March 5: The clamour for President’s rule in the state grew today with two Congress MPs, Furqan Ansari and Chandrashekhar Dubey, joining Babulal Marandi in demanding dismissal of the Koda government following the assassination, allegedly by Maoists, of Jamshedpur MP Sunil Mahto.

Meanwhile, a dawn-to-dusk bandh paralysed train and rail movement in Jharkhand today while a stunned state government grappled with the enormity of the daring attack that left four dead in a football field, 40 km from Jamshedpur on Sunday evening. Eyewitness accounts held that the assailants stood on the body of the slain MP and raised slogans in favour of the CPI(Maoist).

As many as 14 bullets had been shot at him from close range as he watched a football match at Baguria, 40 km from Jamshedpur. Union home secretary V.K. Duggal said in New Delhi that the assassination was in retaliation to the state government cracking down on the banned outfit.

Others linked the murder to the MP’s support extended to the Nagarik Suraksha Samiti (NSS), a vigilante group armed by the state to take on Naxalites in the area.

Union minister of state for home Shriprakash Jaiswal, who paid a flying visit to the state to take stock of the situation, said at Jamshedpur a final decision on a “CBI inquiry”, as requested by the state government, would be taken in a day or two. But he scoffed at speculations on imposition of President’s rule in the state, as demanded during the day by two Congress MPs.

Subodh Kant Sahay, Union minister of state for food processing, who accompanied Jaiswal, kept the suspense alive by accusing the government of lacking “administrative zeal”.

While the Congress supports the Koda government, he added, the party could also catch the state government by the scruff of its neck. “We will not remain mute spectators to what is happening in Jharkhand. Both SPs and MPs are getting killed. We will not allow this to continue here,” fumed Sahay.

The motive of the assassination appeared more complex as the JMM smelt a “political conspiracy” behind the killing. Even other political parties hinted at the possibility of infighting within the JMM leading to the killing.

A section within the JMM claimed the MP had incurred the wrath of the Maoists by refusing to pay levy for the large number of petty contracts that he and his men had cornered in the area.

The assassination raised a number of questions. The MP, it is claimed, did not inform the police of his movement. Police top brass also wondered, on condition of anonymity, why he took only four of the 12 armed guards at his disposal.

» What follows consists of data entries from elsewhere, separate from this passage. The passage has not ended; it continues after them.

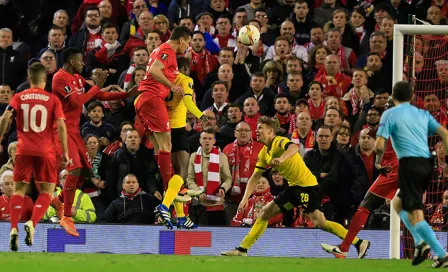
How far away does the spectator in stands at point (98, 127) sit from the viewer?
19203 millimetres

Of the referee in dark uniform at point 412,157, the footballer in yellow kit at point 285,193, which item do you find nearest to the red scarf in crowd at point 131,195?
the footballer in yellow kit at point 285,193

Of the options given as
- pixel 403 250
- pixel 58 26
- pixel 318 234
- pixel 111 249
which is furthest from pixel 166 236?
pixel 58 26

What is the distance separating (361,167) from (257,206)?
1730mm

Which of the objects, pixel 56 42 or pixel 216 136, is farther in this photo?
pixel 56 42

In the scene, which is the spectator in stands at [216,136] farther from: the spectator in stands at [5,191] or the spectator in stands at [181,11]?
the spectator in stands at [181,11]

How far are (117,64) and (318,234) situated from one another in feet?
19.1

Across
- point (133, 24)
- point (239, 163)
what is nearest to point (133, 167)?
point (239, 163)

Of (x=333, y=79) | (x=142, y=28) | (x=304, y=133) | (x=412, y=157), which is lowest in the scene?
(x=412, y=157)

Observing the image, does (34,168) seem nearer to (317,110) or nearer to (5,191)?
(5,191)

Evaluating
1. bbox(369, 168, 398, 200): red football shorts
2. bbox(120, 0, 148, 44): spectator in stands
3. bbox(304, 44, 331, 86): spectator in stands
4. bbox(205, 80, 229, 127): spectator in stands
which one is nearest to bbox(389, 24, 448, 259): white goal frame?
bbox(369, 168, 398, 200): red football shorts

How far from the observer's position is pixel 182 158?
16375mm

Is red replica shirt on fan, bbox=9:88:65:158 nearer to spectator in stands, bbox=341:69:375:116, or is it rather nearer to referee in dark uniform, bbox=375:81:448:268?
referee in dark uniform, bbox=375:81:448:268

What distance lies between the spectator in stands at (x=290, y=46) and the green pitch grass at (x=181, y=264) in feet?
22.5

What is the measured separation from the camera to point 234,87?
20.1m
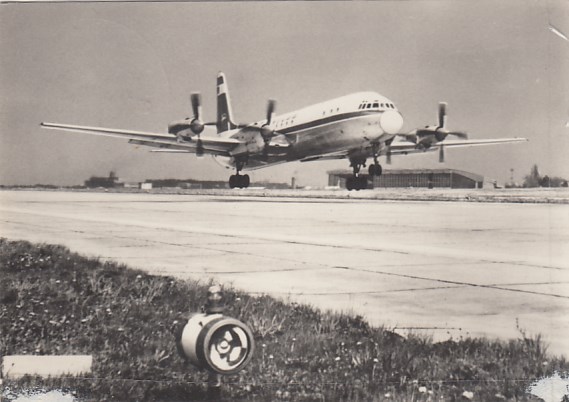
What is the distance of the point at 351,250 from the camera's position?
538 centimetres

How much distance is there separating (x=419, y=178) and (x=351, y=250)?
1403mm

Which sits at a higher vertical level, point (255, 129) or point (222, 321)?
point (255, 129)

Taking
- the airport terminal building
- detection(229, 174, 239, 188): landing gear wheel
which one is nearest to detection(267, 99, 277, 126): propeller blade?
detection(229, 174, 239, 188): landing gear wheel

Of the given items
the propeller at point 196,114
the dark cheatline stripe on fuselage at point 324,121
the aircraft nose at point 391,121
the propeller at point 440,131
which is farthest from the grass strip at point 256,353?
the dark cheatline stripe on fuselage at point 324,121

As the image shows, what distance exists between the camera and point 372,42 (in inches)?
206

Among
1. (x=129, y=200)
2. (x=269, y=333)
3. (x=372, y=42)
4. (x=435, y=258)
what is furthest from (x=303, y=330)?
(x=372, y=42)

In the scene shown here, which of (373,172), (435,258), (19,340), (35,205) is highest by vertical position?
(373,172)

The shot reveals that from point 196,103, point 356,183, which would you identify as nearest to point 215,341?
point 196,103

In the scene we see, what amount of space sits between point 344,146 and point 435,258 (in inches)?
109

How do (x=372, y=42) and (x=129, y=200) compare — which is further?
(x=129, y=200)

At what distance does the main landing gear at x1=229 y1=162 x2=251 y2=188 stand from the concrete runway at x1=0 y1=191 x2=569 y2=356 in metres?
0.22

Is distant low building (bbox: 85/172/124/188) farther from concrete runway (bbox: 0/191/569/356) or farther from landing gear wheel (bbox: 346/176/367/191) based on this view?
landing gear wheel (bbox: 346/176/367/191)

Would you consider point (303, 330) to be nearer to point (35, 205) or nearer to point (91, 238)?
point (91, 238)

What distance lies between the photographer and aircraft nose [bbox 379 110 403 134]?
5.74m
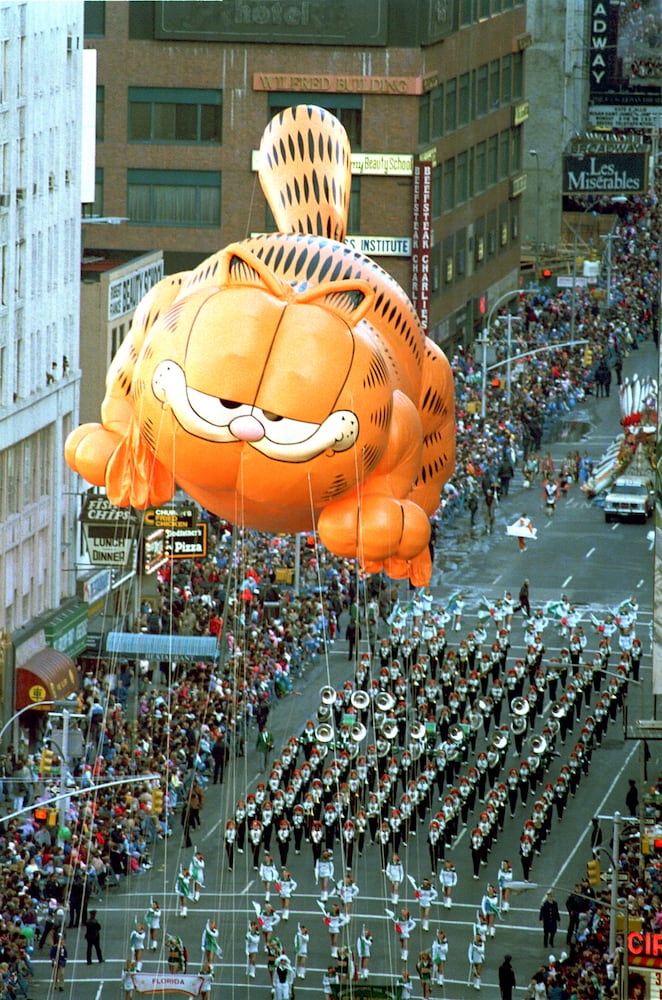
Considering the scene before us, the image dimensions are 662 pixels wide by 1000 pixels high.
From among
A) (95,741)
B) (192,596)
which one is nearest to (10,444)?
(192,596)

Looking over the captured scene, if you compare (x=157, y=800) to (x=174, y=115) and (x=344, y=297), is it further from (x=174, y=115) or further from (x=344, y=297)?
(x=174, y=115)

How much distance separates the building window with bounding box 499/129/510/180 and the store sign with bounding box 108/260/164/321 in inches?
1595

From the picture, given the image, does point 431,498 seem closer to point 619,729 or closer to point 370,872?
point 370,872

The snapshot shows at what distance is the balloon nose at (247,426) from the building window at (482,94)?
3606 inches

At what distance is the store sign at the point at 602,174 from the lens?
12338cm

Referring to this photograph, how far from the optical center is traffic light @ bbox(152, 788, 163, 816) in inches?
2216

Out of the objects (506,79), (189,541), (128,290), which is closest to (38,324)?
(128,290)

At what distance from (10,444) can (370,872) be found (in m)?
18.3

Not that it would have made much difference, judging by the way the commandos were overpowered and killed. All the four or five commandos with the MP — confusion prevailed about the figure till late in the evening — apparently stood behind the MP and were intent in watching the football match. The Maoists, who had mingled with the spectators, crept up from behind and overpowered them without resistance.

According to one eyewitness report, the two commandos who got killed had actually tried to escape after losing their weapons. Police acknowledged deficiencies in training while admitting that the commandos’ inability to fire even a single retaliatory shot had shocked them.

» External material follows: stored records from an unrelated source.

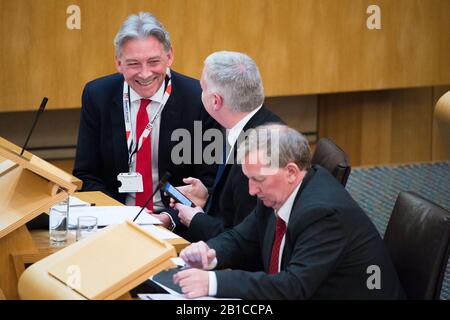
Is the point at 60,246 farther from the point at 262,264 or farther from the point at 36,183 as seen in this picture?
the point at 262,264

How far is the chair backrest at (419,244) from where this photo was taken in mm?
2988

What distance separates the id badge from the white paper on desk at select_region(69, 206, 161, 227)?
416 millimetres

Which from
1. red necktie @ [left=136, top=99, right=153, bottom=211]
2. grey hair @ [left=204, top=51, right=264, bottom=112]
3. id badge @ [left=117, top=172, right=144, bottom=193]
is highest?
grey hair @ [left=204, top=51, right=264, bottom=112]

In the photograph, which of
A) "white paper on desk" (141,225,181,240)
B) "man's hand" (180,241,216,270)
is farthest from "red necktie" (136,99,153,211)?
"man's hand" (180,241,216,270)

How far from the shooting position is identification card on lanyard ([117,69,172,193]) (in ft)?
14.6

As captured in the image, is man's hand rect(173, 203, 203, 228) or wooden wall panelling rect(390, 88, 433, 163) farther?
wooden wall panelling rect(390, 88, 433, 163)

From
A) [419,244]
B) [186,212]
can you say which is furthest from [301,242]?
[186,212]

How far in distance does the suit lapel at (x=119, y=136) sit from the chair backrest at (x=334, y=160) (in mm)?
967

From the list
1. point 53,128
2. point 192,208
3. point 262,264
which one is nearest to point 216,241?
point 262,264

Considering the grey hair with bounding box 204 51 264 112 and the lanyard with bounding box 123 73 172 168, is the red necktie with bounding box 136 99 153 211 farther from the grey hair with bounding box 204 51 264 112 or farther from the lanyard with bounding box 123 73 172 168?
the grey hair with bounding box 204 51 264 112

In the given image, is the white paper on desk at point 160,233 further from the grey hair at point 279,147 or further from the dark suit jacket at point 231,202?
the grey hair at point 279,147

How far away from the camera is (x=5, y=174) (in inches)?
141

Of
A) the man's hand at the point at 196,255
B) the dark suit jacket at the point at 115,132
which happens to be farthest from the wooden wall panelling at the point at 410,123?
the man's hand at the point at 196,255
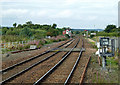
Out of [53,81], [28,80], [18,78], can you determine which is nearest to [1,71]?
[18,78]

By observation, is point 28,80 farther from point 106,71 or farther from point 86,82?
point 106,71

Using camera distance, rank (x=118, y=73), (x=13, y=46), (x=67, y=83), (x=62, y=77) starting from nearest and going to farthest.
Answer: (x=67, y=83)
(x=62, y=77)
(x=118, y=73)
(x=13, y=46)

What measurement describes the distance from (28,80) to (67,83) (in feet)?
6.57

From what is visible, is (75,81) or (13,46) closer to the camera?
(75,81)

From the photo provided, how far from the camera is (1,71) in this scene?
397 inches

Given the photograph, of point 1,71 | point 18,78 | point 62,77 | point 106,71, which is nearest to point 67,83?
point 62,77

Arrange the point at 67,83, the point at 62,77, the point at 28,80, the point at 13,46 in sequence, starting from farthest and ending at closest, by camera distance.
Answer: the point at 13,46 < the point at 62,77 < the point at 28,80 < the point at 67,83

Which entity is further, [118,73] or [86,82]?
[118,73]

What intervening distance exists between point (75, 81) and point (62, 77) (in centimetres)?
100

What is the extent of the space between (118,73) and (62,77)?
3.35 meters

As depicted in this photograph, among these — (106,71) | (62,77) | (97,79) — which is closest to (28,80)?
(62,77)

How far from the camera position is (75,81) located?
808 cm

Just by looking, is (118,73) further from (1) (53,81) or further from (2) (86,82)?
(1) (53,81)

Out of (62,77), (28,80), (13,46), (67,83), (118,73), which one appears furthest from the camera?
(13,46)
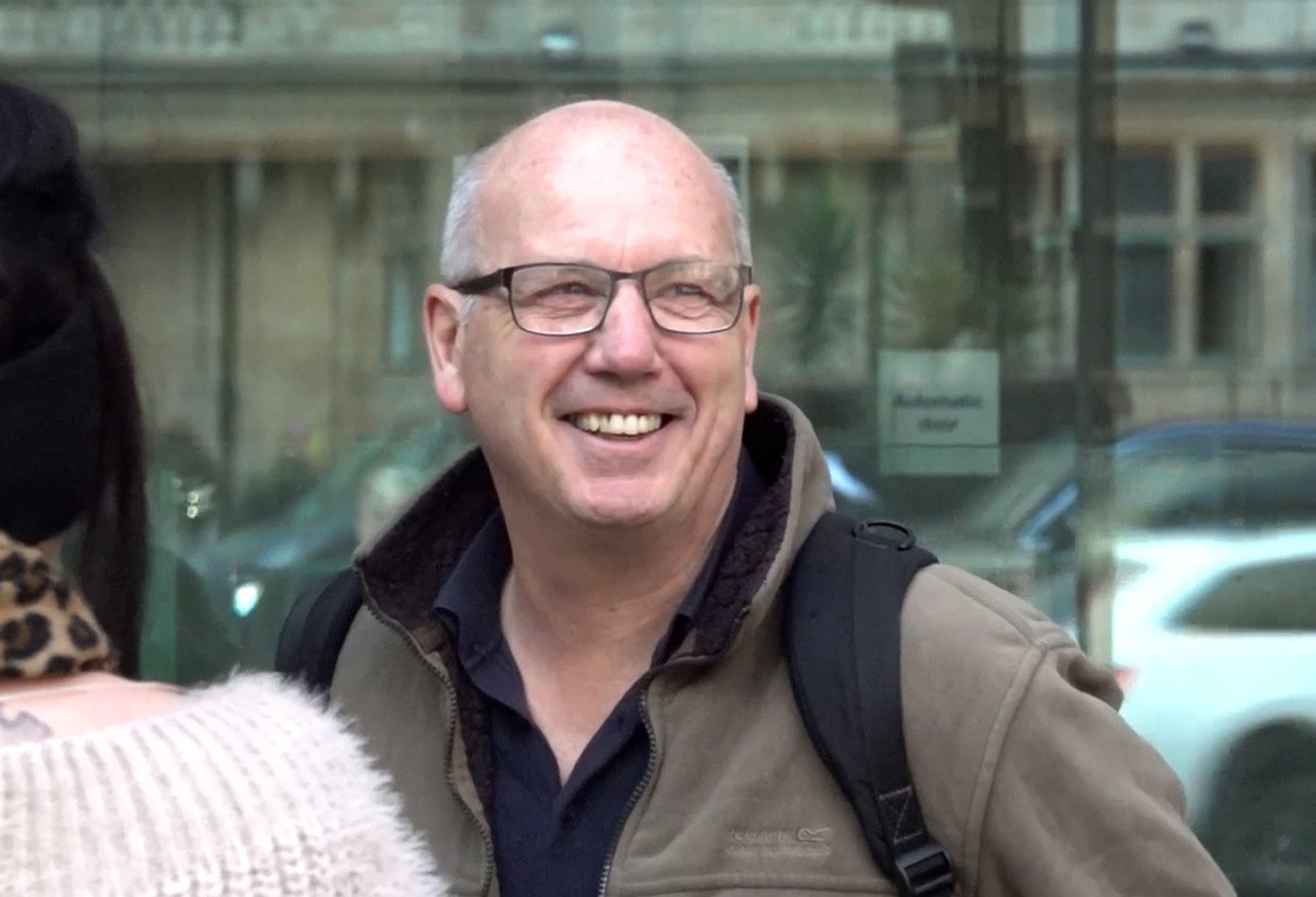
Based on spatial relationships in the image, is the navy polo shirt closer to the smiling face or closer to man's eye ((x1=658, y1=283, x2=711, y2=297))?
the smiling face

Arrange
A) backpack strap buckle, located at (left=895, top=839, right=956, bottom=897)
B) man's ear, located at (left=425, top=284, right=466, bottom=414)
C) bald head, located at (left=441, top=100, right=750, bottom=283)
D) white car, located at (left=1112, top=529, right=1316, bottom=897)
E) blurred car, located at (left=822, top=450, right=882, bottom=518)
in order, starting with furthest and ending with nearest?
blurred car, located at (left=822, top=450, right=882, bottom=518), white car, located at (left=1112, top=529, right=1316, bottom=897), man's ear, located at (left=425, top=284, right=466, bottom=414), bald head, located at (left=441, top=100, right=750, bottom=283), backpack strap buckle, located at (left=895, top=839, right=956, bottom=897)

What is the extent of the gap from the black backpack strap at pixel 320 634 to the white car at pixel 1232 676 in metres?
3.76

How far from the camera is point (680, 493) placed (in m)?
2.04

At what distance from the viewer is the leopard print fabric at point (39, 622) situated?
1397mm

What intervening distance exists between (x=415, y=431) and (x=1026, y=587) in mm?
1809

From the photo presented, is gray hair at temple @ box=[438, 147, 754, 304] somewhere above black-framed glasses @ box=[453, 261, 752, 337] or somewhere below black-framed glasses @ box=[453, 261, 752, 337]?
above

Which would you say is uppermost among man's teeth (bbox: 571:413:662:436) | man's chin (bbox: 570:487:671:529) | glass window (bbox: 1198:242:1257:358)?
man's teeth (bbox: 571:413:662:436)

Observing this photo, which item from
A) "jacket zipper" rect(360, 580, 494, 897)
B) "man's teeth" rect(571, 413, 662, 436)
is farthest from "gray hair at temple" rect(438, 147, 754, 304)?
"jacket zipper" rect(360, 580, 494, 897)

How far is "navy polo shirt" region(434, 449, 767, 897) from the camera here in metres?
1.96

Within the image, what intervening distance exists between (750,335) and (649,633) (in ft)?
1.11

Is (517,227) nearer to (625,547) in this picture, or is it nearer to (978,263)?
(625,547)

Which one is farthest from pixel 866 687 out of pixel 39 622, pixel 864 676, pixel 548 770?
pixel 39 622

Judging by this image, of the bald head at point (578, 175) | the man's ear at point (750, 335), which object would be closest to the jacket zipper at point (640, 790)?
the man's ear at point (750, 335)

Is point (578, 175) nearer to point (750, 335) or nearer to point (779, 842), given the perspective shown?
point (750, 335)
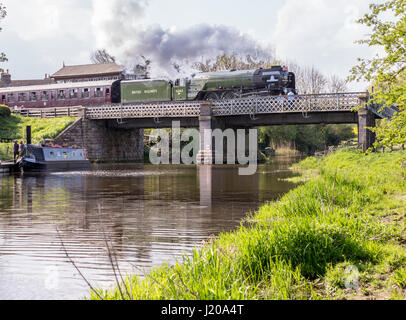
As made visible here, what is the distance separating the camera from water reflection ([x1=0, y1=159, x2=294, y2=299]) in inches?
218

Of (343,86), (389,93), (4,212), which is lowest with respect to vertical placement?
(4,212)

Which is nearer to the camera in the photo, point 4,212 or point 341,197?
point 341,197

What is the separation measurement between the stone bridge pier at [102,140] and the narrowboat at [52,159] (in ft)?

Even more intriguing is the claim of the organisers that the football final had been reduced to a 40-minute affair because the MP arrived “very late” and the light was fading. There were 4,000-5,000 spectators, according to eyewitnesses, and the final was originally scheduled to last the usual 90 minutes. But the MP arrived at 5.30 pm and with dusk creeping in fast, there was no way the match could have been completed.

Sonaram Soren, the organiser who had persuaded the MP to attend the final, was not at the spot when the Maoists killed the latter. Soren claimed he had gone inside the club building, next to the football field, “looking for a camera”. He heard the shots, emerged from the “club-house” and learnt that the MP had been shot. He was so scared that he fled the spot, Soren said.